(Brief descriptive captions)
....................

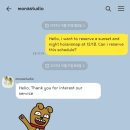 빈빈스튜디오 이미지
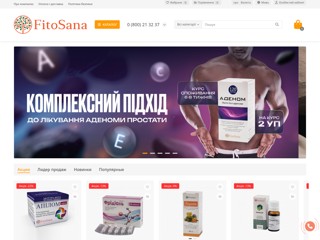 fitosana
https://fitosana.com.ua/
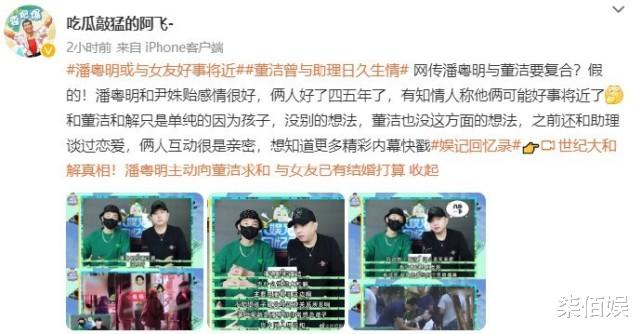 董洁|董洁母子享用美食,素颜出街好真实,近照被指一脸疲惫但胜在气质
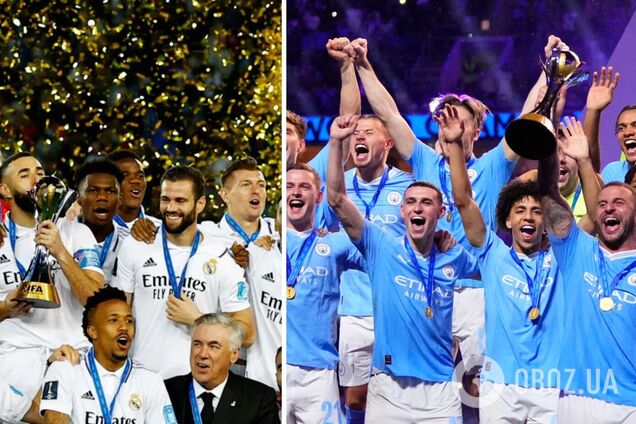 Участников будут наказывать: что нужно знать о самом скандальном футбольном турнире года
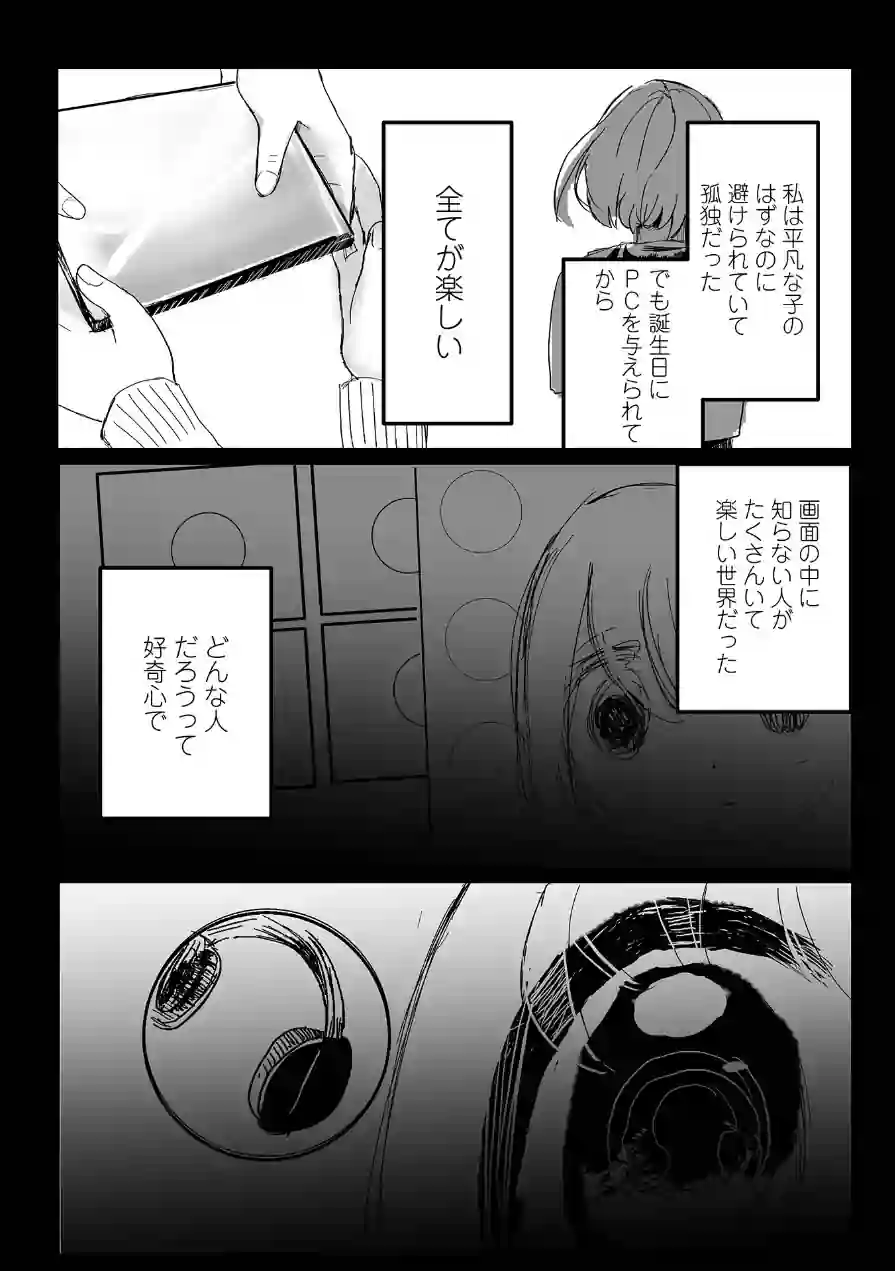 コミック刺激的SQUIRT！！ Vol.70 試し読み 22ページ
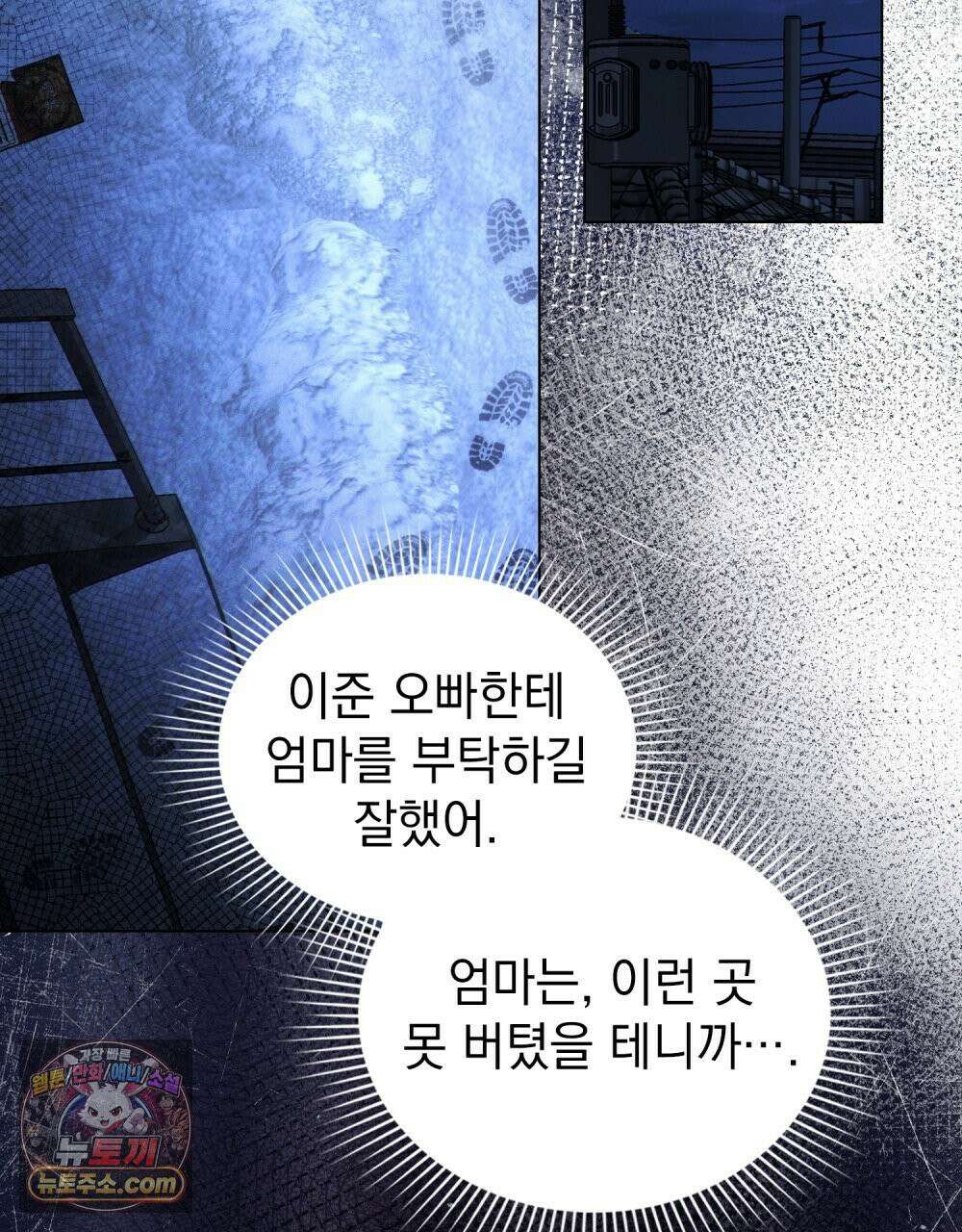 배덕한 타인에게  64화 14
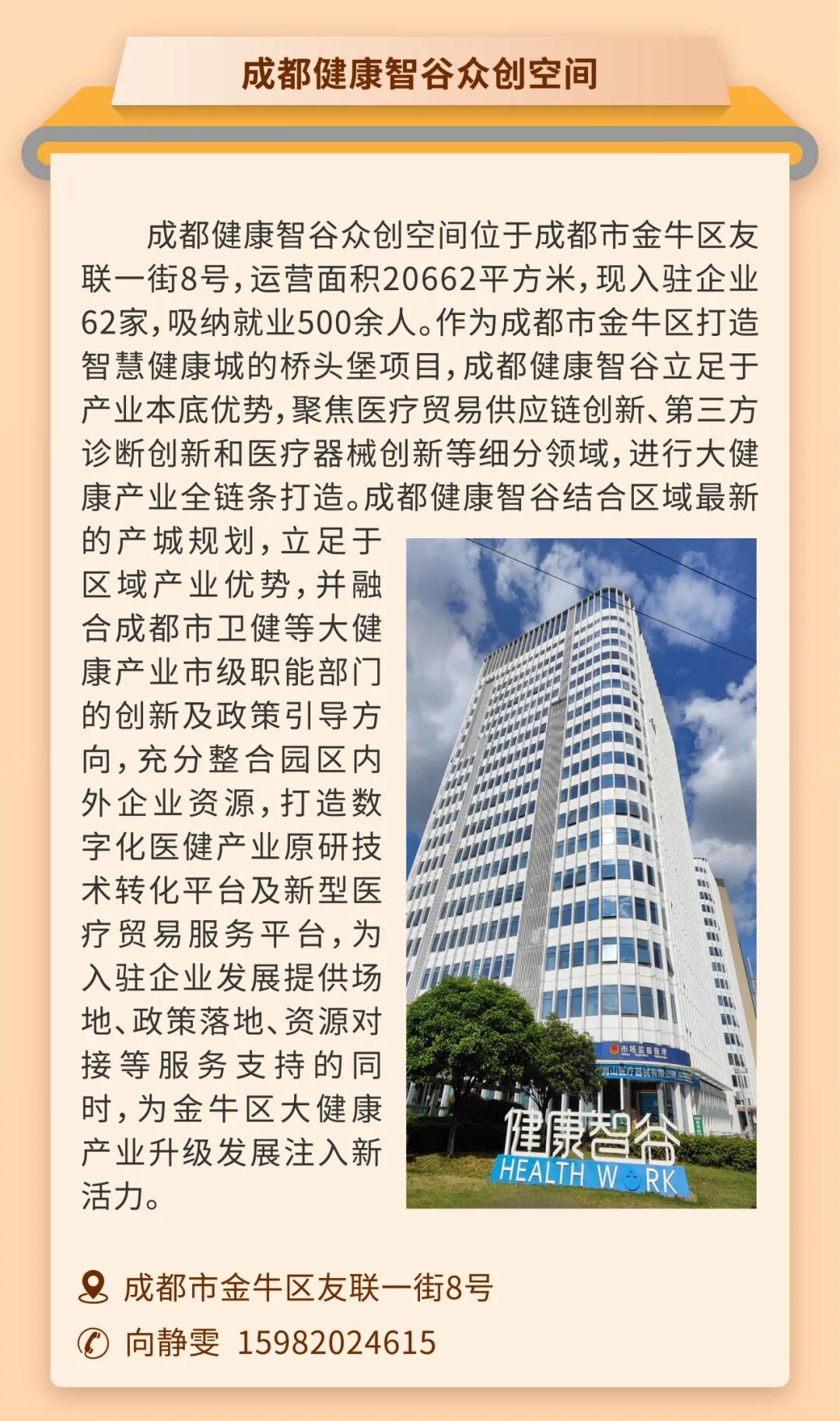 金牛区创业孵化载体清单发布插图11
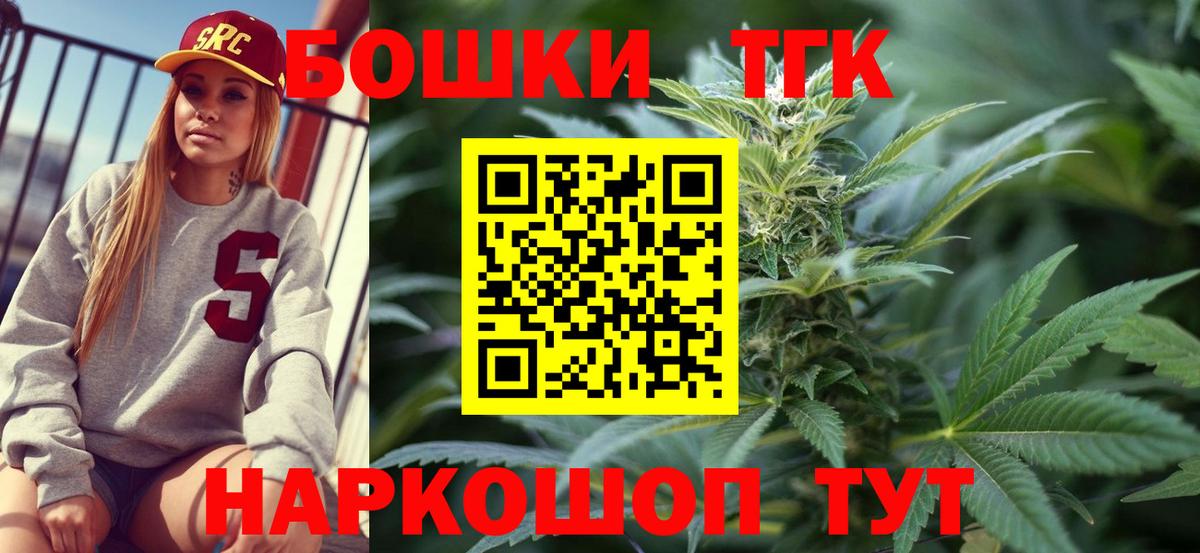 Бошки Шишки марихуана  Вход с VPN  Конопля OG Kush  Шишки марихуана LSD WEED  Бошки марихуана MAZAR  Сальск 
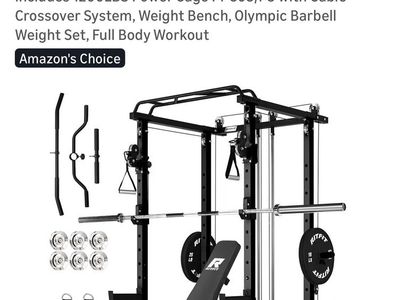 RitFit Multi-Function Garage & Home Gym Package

....................

What this task involves => The final stretch of the data, from the line with "金牛区创业孵化载体清单发布插图11" through its last line, is to be retyped exactly; pictures are not part of the copy.

Response to the task =>
 金牛区创业孵化载体清单发布插图11
 Бошки Шишки марихуана  Вход с VPN  Конопля OG Kush  Шишки марихуана LSD WEED  Бошки марихуана MAZAR  Сальск 
 RitFit Multi-Function Garage & Home Gym Package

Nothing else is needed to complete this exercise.